The op shows one picture. There is a half bridge for the transformers primary. This not the point of discussion.

The point of discussion is rectifying the output. Here a see a center tapped transformer winding and a half bridge rectifier.
The shown diode's voltage rating surely is twice the output voltage, and so must be the fets paralleled to the shown diodes..
Btw: A full bridge rectifier usually has twice the power loss than a half bridge rectifier.. but the op wants less power loss.


It seems i have a lack of information.... ;-)

Klaus
 

It seems i have a lack of information....
I don't think so. The point is that if synchronous rectification at this voltage level would be implemented, H-bridge is the only reasonable topology. You are right in so far that the double voltage drop of the bridge topology biases the trade-off even more towards passive rectifiers.

Another reason why H-bridge topology comes into sight is that similar converters are often designed for bidirectional operation.
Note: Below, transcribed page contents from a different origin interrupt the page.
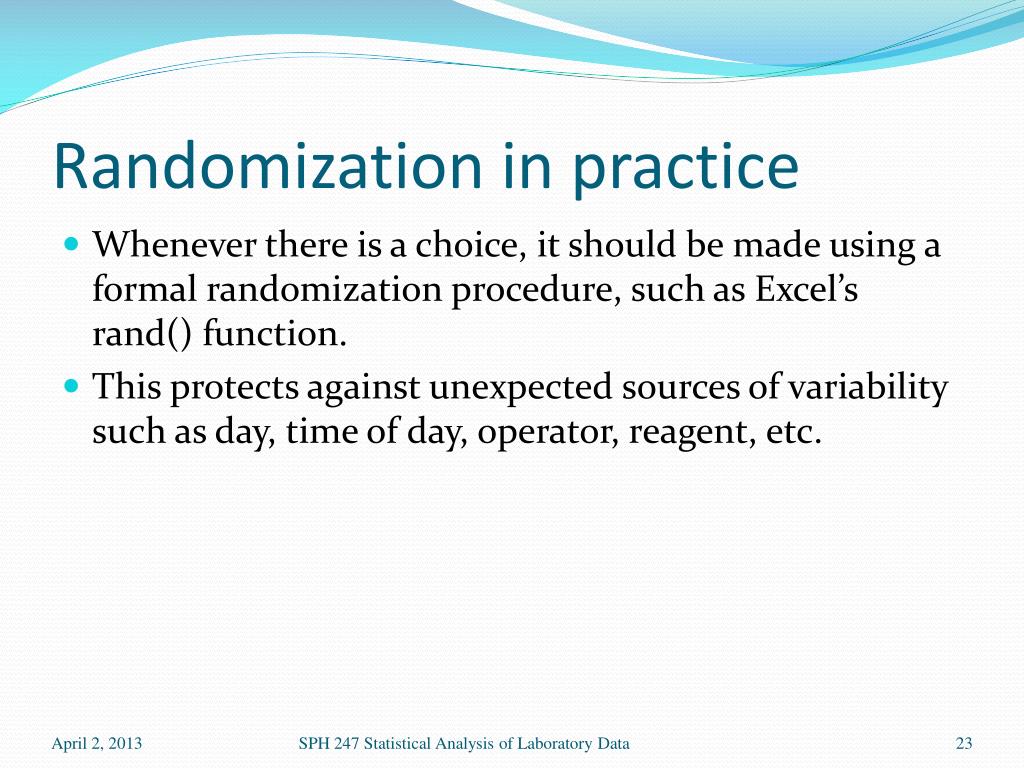 Randomization in practice

• Whenever there is a choice, it should be made using a formal randomization procedure, such as Excel's rand() function.
• This protects against unexpected sources of variability such as day, time of day, operator, reagent, etc.

April 2, 2013

SPH 247 Statistical Analysis of Laboratory Data

23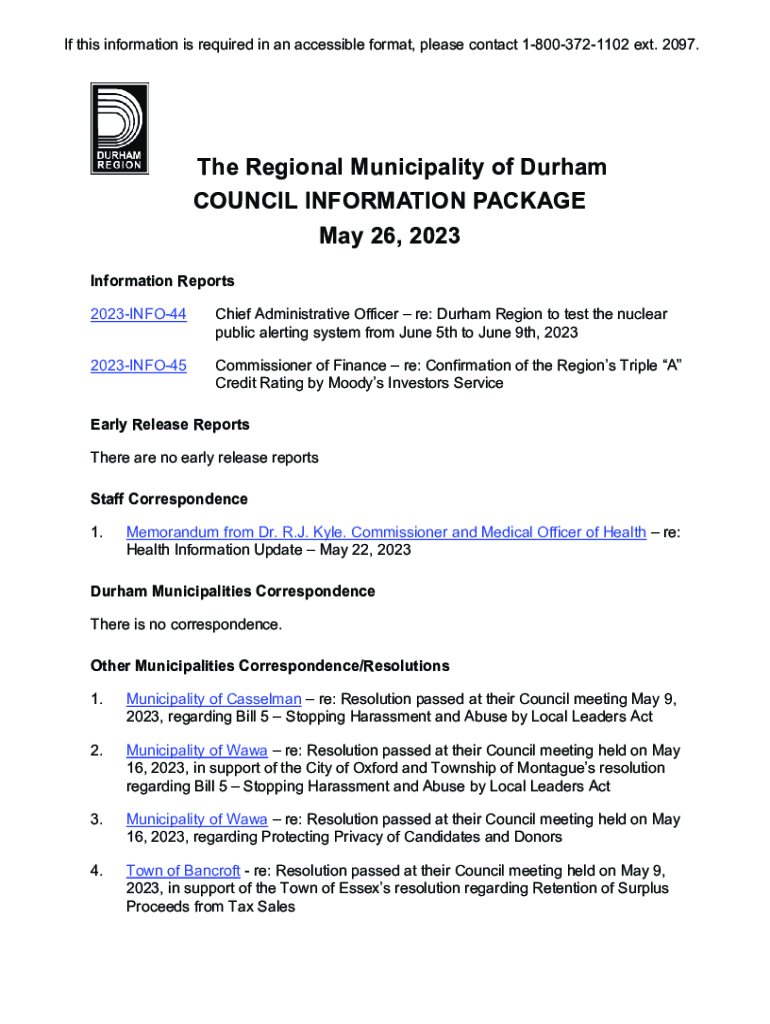 If this information is required in an accessible format, please contact 1-800-372-1102 ext. 2097.

DURHAM REGION

The Regional Municipality of Durham
COUNCIL INFORMATION PACKAGE
May 26, 2023

Information Reports

2023-INFO-44 Chief Administrative Officer – re: Durham Region to test the nuclear public alerting system from June 5th to June 9th, 2023

2023-INFO-45 Commissioner of Finance – re: Confirmation of the Region's Triple "A" Credit Rating by Moody's Investors Service

Early Release Reports

There are no early release reports

Staff Correspondence

1. Memorandum from Dr. R.J. Kyle. Commissioner and Medical Officer of Health – re: Health Information Update – May 22, 2023

Durham Municipalities Correspondence

There is no correspondence.

Other Municipalities Correspondence/Resolutions

1. Municipality of Casselman – re: Resolution passed at their Council meeting May 9, 2023, regarding Bill 5 – Stopping Harassment and Abuse by Local Leaders Act

2. Municipality of Wawa – re: Resolution passed at their Council meeting held on May 16, 2023, in support of the City of Oxford and Township of Montague's resolution regarding Bill 5 – Stopping Harassment and Abuse by Local Leaders Act

3. Municipality of Wawa – re: Resolution passed at their Council meeting held on May 16, 2023, regarding Protecting Privacy of Candidates and Donors

4. Town of Bancroft - re: Resolution passed at their Council meeting held on May 9, 2023, in support of the Town of Essex's resolution regarding Retention of Surplus Proceeds from Tax Sales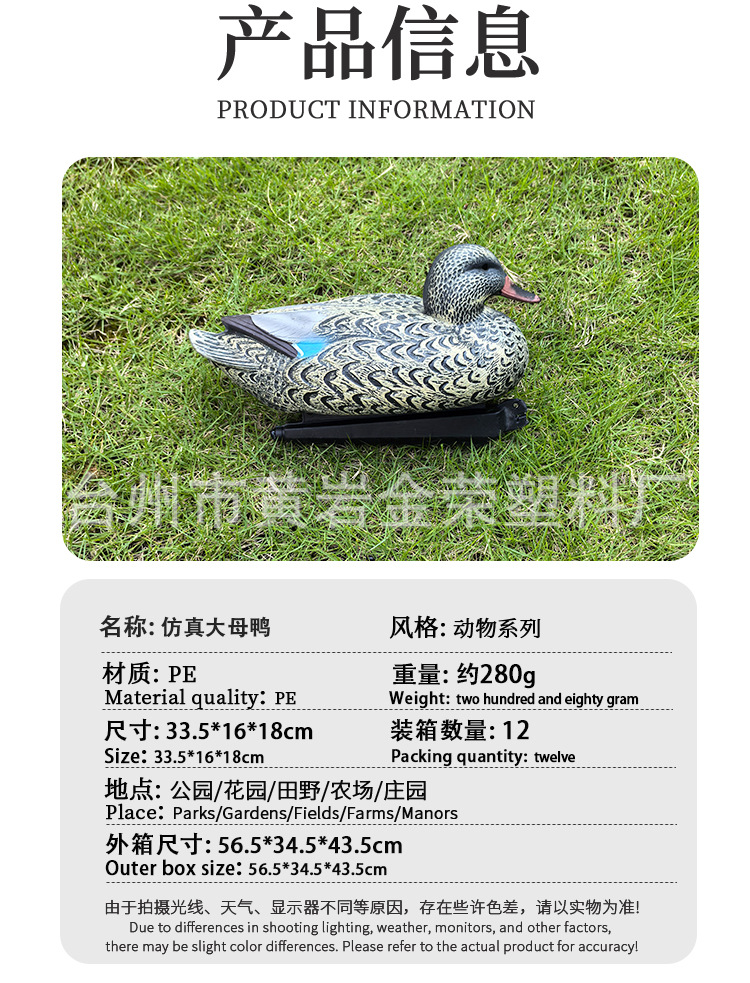 产品信息
PRODUCT INFORMATION

名称: 仿真大母鸭
风格: 动物系列

材质: PE
Material quality: PE
重量: 约280g
Weight: two hundred and eighty gram

尺寸: 33.5*16*18cm
Size: 33.5*16*18cm
装箱数量: 12
Packing quantity: twelve

地点: 公园/花园/田野/农场/庄园
Place: Parks/Gardens/Fields/Farms/Manors

外箱尺寸: 56.5*34.5*43.5cm
Outer box size: 56.5*34.5*43.5cm

由于拍摄光线、天气、显示器不同等原因，存在些许色差，请以实物为准!
Due to differences in shooting lighting, weather, monitors, and other factors, there may be slight color differences. Please refer to the actual product for accuracy!

台州市黄岩金荣塑料厂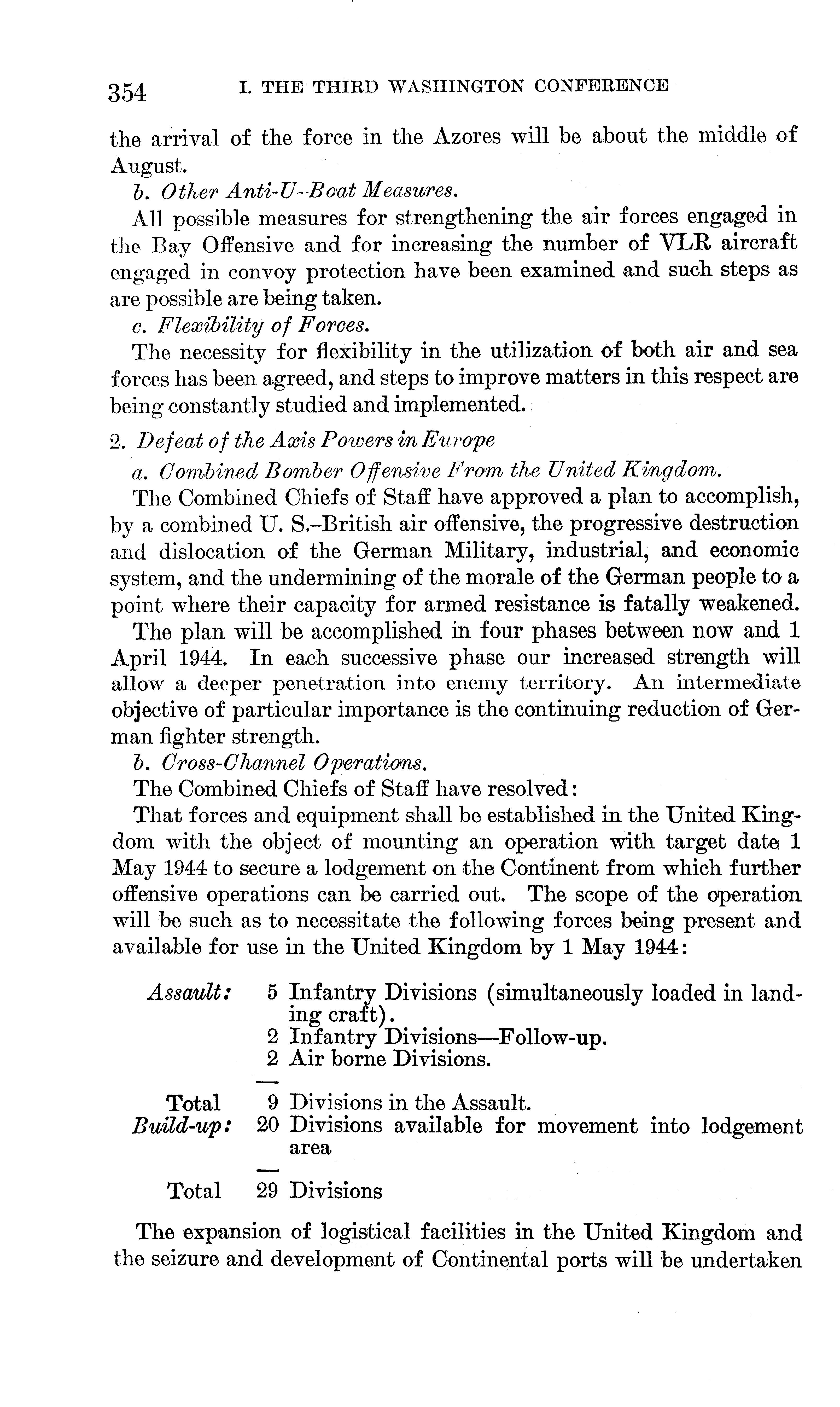 354 I. THE THIRD WASHINGTON CONFERENCE

the arrival of the force in the Azores will be about the middle of August.

b. Other Anti-U-Boat Measures.

All possible measures for strengthening the air forces engaged in the Bay Offensive and for increasing the number of VLR aircraft engaged in convoy protection have been examined and such steps as are possible are being taken.

c. Flexibility of Forces.

The necessity for flexibility in the utilization of both air and sea forces has been agreed, and steps to improve matters in this respect are being constantly studied and implemented.

2. Defeat of the Axis Powers in Europe

a. Combined Bomber Offensive From the United Kingdom.

The Combined Chiefs of Staff have approved a plan to accomplish, by a combined U. S.–British air offensive, the progressive destruction and dislocation of the German Military, industrial, and economic system, and the undermining of the morale of the German people to a point where their capacity for armed resistance is fatally weakened.

The plan will be accomplished in four phases between now and 1 April 1944. In each successive phase our increased strength will allow a deeper penetration into enemy territory. An intermediate objective of particular importance is the continuing reduction of German fighter strength.

b. Cross-Channel Operations.

The Combined Chiefs of Staff have resolved:

That forces and equipment shall be established in the United Kingdom with the object of mounting an operation with target date 1 May 1944 to secure a lodgement on the Continent from which further offensive operations can be carried out. The scope of the operation will be such as to necessitate the following forces being present and available for use in the United Kingdom by 1 May 1944:

Assault: 5 Infantry Divisions (simultaneously loaded in landing craft).
2 Infantry Divisions—Follow-up.
2 Air borne Divisions.

Total 9 Divisions in the Assault.
Build-up: 20 Divisions available for movement into lodgement area

Total 29 Divisions

The expansion of logistical facilities in the United Kingdom and the seizure and development of Continental ports will be undertaken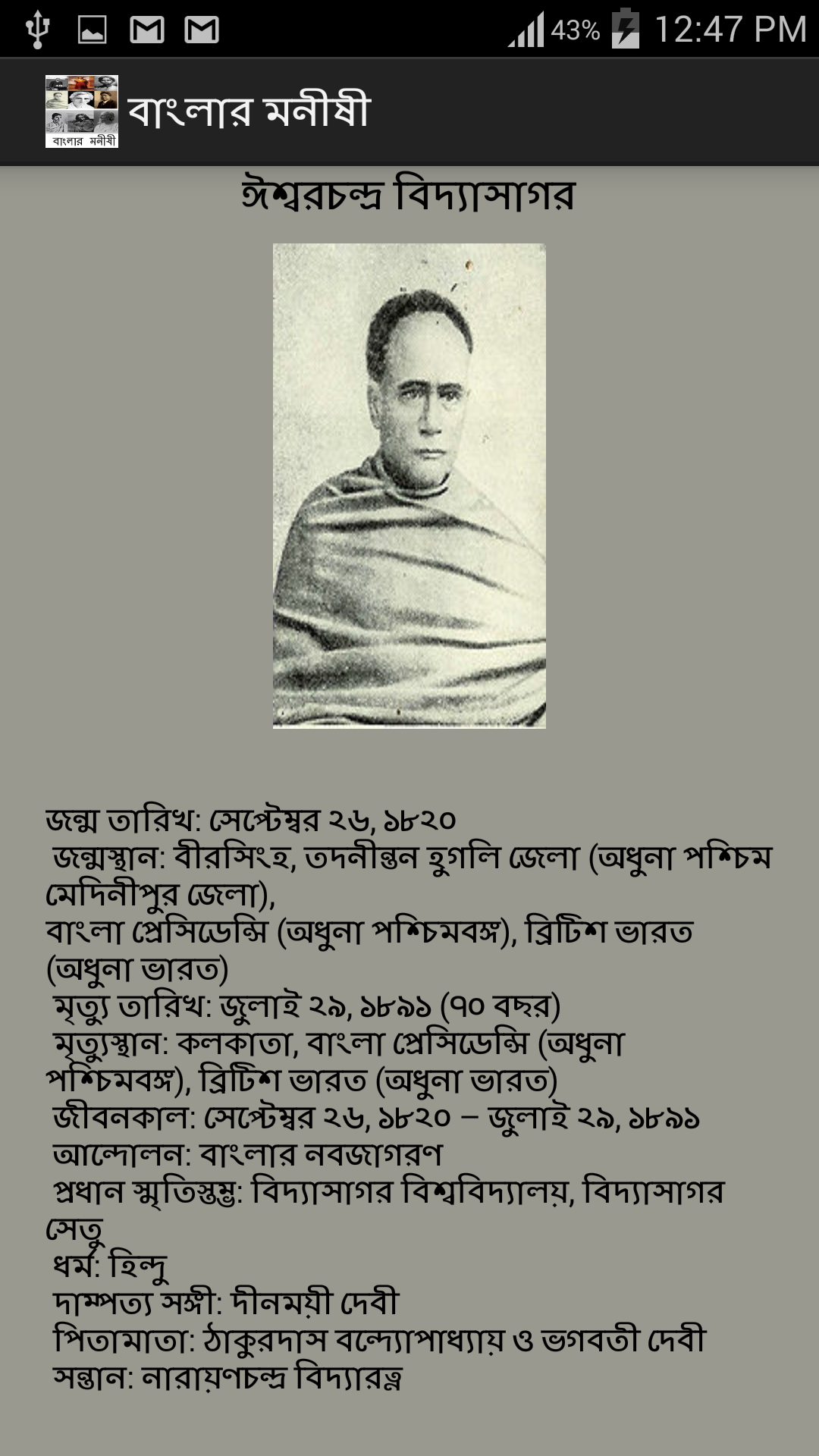 43% 12:47 PM

বাংলার মনীষী

বাংলার মনীষী

ঈশ্বরচন্দ্র বিদ্যাসাগর

জন্ম তারিখ: সেপ্টেম্বর ২৬, ১৮২০
জন্মস্থান: বীরসিংহ, তদনীন্তন হুগলি জেলা (অধুনা পশ্চিম মেদিনীপুর জেলা),
বাংলা প্রেসিডেন্সি (অধুনা পশ্চিমবঙ্গ), ব্রিটিশ ভারত (অধুনা ভারত)
মৃত্যু তারিখ: জুলাই ২৯, ১৮৯১ (৭০ বছর)
মৃত্যুস্থান: কলকাতা, বাংলা প্রেসিডেন্সি (অধুনা পশ্চিমবঙ্গ), ব্রিটিশ ভারত (অধুনা ভারত)
জীবনকাল: সেপ্টেম্বর ২৬, ১৮২০ – জুলাই ২৯, ১৮৯১
আন্দোলন: বাংলার নবজাগরণ
প্রধান স্মৃতিস্তম্ভ: বিদ্যাসাগর বিশ্ববিদ্যালয়, বিদ্যাসাগর সেতু
ধর্ম: হিন্দু
দাম্পত্য সঙ্গী: দীনময়ী দেবী
পিতামাতা: ঠাকুরদাস বন্দ্যোপাধ্যায় ও ভগবতী দেবী
সন্তান: নারায়ণচন্দ্র বিদ্যারত্ন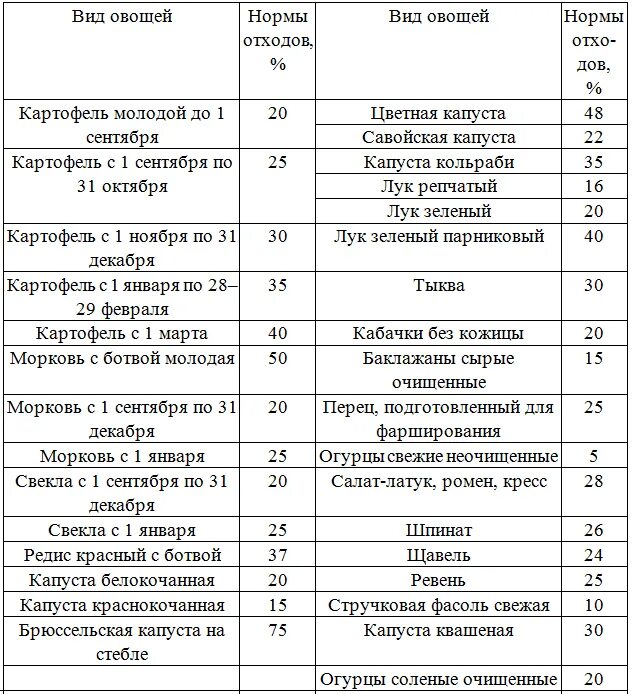 | Вид овощей | Нормы отходов, % | Вид овощей | Нормы отходов, % |
|---|---|---|---|
| Картофель молодой до 1 сентября | 20 | Цветная капуста | 48 |
| | | Савойская капуста | 22 |
| Картофель с 1 сентября по 31 октября | 25 | Капуста кольраби | 35 |
| | | Лук репчатый | 16 |
| | | Лук зеленый | 20 |
| Картофель с 1 ноября по 31 декабря | 30 | Лук зеленый парниковый | 40 |
| Картофель с 1 января по 28–29 февраля | 35 | Тыква | 30 |
| Картофель с 1 марта | 40 | Кабачки без кожицы | 20 |
| Морковь с ботвой молодая | 50 | Баклажаны сырые очищенные | 15 |
| Морковь с 1 сентября по 31 декабря | 20 | Перец, подготовленный для фарширования | 25 |
| Морковь с 1 января | 25 | Огурцы свежие неочищенные | 5 |
| Свекла с 1 сентября по 31 декабря | 20 | Салат-латук, ромен, кресс | 28 |
| Свекла с 1 января | 25 | Шпинат | 26 |
| Редис красный с ботвой | 37 | Щавель | 24 |
| Капуста белокочанная | 20 | Ревень | 25 |
| Капуста краснокочанная | 15 | Стручковая фасоль свежая | 10 |
| Брюссельская капуста на стебле | 75 | Капуста квашеная | 30 |
| | | Огурцы соленые очищенные | 20 |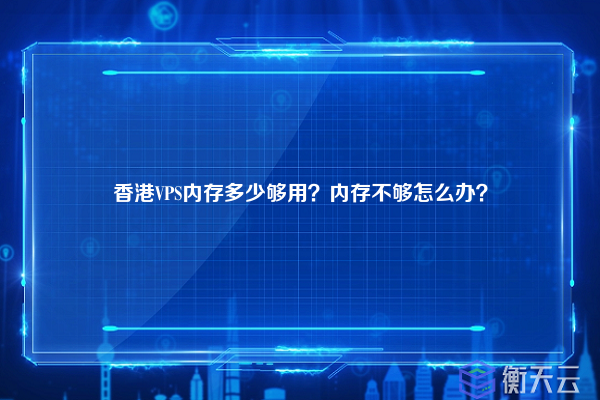 香港VPS内存多少够用？内存不够怎么办？

衡天云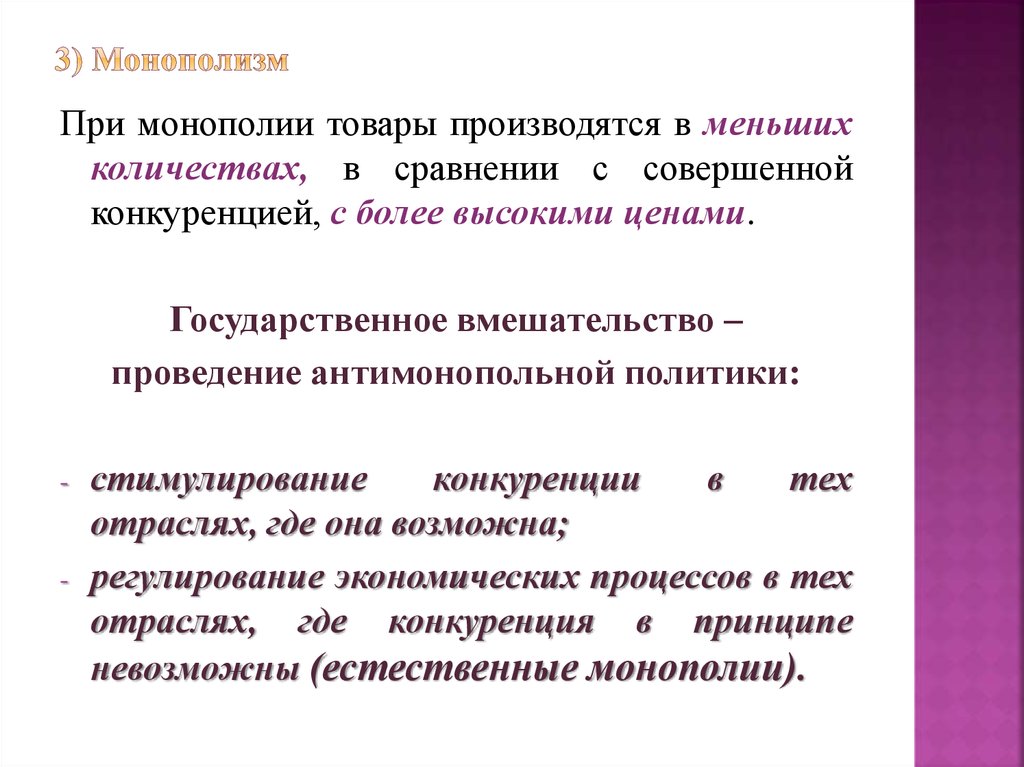 3) Монополизм

При монополии товары производятся в меньших количествах, в сравнении с совершенной конкуренцией, с более высокими ценами.

Государственное вмешательство – проведение антимонопольной политики:

- стимулирование конкуренции в тех отраслях, где она возможна;
- регулирование экономических процессов в тех отраслях, где конкуренция в принципе невозможны (естественные монополии).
A H-bridge is the "natural" solution in this case.
 

Sorry, I wasn't extremely clear in my post, it is easier to get fets with lower on drop for a full wave rectifier, e.g. 250V ones, if you go only to 0.4V each fet bank you still need 120 fets to do this in a full bridge and the losses will be 0.8 x 400 = 320W, at full power.

Using a push-pull (CT) output rectifier and 500V fets at say 0.1 ohm each, you need 200 + 200 fets to achieve this (0.2V on, and 80W total), 100 + 100 of 500V fets will give 0.4V and 160W in total (still 200 moderately expensive fets).

240 x 240V fets will give 0.274V + 0.274V = .548V * 400A = 220W, so more losses but much cheaper fets...

Regards, Anna.

p.s. correction: just found N-channel 500 V, 0.035 Ω, 68 A, MDmesh™ II Power MOSFET
in a TO-247 package, at about $10 ea, thus 70 + 70 of these give 0.2V @ 400A (80W total)
i.e. 1.4W per fet average, stand up on pcb with no h-sink and a wee fan to blow over them, 2 lots of 8 x 9 array
approx 160mm x 100mm each array, fan (92mm) positioned above, heavy due to 140 fets, but effective.